DESCRIPTION OF THE TASK:
Could you restate, word for word, the line that has "免治馬桶 非 TCF8PM32" and all lines following it through the end of the entries below?

(Records drawn from a dataset)
*-*-*

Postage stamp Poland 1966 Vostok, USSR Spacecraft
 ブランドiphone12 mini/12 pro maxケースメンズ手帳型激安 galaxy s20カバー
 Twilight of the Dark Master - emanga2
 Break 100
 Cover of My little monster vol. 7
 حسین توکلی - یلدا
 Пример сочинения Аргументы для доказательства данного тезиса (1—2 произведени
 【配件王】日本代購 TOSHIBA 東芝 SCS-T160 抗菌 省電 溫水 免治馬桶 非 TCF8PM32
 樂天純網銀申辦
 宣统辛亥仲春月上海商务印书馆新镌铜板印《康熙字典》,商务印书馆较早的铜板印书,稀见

*-*-*

RESPONSE TO THE EXERCISE:
 【配件王】日本代購 TOSHIBA 東芝 SCS-T160 抗菌 省電 溫水 免治馬桶 非 TCF8PM32
 樂天純網銀申辦
 宣统辛亥仲春月上海商务印书馆新镌铜板印《康熙字典》,商务印书馆较早的铜板印书,稀见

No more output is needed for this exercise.